[swift-evolution] [Draft proposal] Faster/lower-level external String initialization

Zach Waldowski zach at waldowski.me
Mon Jan 11 15:56:24 CST 2016


Given the initial positive response, I've taken a crack both at
implementation and converting the request to a proposal. The proposal
draft is located at:

    https://github.com/zwaldowski/swift-evolution/blob/string-from-code-units/proposals/0000-string-from-code-units.md

The code is located at:

    https://github.com/apple/swift/compare/master...zwaldowski:string-from-code-units

The proposal is reproduced below:

# Expose code unit initializers on String

* Proposal:
[SE-NNNN](https://github.com/apple/swift-evolution/blob/master/proposals/NNNN-string-from-code-units.md)
* Author: [Zachary Waldowski](https://github.com/zwaldowski)
* Status: **Awaiting review**
* Review manager: TBD

## Introduction

Going back and forth from Strings to their byte representations is an
important part of solving many problems, including object
serialization, binary file formats, wire/network interfaces, and
cryptography. Swift has such utilities, currently only exposed through
`String.Type.fromCString(_:)`.

See swift-evolution
[thread](https://lists.swift.org/pipermail/swift-evolution/Week-of-Mon-20160104/005951.html).

## Motivation

In developing a parser, a coworker did the yeoman's work of benchmarking
Swift's Unicode types. He swore up and down that
`String.Type.fromCString(_:)`
([use](https://gist.github.com/zwaldowski/5f1a1011ea368e1c833e#file-fromcstring-swift))
was the fastest way he found.
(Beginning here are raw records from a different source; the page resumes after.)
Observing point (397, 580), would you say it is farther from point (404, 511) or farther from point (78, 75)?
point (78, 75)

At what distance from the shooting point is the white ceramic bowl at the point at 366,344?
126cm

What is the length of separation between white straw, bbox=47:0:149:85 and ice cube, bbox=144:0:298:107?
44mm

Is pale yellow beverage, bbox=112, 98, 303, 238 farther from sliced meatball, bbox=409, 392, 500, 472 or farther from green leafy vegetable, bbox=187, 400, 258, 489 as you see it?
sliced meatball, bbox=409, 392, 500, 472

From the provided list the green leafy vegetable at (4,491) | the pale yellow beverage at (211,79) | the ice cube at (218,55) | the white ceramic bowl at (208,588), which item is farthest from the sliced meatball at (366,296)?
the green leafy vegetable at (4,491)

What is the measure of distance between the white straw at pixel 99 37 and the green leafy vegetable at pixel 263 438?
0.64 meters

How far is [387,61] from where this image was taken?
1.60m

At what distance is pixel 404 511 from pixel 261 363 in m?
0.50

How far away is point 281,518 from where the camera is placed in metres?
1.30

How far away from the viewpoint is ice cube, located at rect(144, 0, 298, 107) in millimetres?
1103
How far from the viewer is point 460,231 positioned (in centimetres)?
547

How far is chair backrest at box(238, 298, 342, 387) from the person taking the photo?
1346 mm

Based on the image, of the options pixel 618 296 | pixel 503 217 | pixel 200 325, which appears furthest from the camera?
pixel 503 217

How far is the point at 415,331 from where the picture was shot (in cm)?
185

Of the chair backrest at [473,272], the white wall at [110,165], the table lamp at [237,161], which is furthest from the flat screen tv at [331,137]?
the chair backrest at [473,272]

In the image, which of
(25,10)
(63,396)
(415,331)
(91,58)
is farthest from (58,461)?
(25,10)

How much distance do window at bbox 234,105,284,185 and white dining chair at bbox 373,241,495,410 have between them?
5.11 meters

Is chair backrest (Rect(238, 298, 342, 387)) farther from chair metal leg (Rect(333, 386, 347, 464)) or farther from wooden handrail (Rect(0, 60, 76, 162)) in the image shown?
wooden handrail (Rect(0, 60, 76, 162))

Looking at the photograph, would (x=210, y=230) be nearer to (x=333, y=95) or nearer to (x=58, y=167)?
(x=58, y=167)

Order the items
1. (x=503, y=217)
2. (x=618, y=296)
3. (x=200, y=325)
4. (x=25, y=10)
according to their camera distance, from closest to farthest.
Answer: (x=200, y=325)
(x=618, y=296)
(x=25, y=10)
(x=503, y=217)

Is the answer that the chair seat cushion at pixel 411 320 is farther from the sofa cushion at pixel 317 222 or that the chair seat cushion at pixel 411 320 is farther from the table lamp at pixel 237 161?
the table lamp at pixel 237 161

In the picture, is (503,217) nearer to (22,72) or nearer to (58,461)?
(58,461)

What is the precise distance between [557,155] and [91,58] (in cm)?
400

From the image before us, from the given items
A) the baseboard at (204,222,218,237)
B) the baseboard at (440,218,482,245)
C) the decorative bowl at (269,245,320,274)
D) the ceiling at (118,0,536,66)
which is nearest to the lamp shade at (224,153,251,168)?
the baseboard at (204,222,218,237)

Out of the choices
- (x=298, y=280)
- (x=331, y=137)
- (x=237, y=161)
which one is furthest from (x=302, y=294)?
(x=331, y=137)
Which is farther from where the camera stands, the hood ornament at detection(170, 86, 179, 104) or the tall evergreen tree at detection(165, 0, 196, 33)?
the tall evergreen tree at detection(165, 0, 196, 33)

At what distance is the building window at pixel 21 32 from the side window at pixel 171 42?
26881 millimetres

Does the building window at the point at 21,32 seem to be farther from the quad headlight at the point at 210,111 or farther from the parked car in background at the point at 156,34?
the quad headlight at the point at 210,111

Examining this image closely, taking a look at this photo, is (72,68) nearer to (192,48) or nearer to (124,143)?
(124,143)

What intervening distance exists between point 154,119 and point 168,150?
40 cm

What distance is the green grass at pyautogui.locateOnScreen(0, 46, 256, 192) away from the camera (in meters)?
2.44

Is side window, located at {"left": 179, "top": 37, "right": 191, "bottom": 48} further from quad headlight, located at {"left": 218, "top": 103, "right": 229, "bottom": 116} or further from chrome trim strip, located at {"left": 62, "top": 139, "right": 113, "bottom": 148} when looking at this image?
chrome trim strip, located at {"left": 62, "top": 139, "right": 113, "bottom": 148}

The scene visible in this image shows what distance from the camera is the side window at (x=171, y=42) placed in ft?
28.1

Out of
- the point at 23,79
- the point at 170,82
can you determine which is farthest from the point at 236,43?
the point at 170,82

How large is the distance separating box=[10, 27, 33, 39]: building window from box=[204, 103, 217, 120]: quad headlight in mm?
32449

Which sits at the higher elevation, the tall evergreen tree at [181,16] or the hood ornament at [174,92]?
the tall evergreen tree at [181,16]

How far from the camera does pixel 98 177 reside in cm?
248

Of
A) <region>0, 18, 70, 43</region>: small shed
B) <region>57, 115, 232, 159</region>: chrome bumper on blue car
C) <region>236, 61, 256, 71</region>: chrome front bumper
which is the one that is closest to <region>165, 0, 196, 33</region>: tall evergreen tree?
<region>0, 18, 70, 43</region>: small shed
I, stubborn and noobish as I am, was
skeptical that a better way couldn't be wrought from Swift's
`UnicodeCodecType`s.

After reading through stdlib source and doing my own testing, this is no
wives'
tale. `fromCString` is essentially the only public-facing user of
`String.Type._fromCodeUnitSequence(_:input:)`, which serves the exact
role of
both efficient and safe initialization-by-buffer-copy.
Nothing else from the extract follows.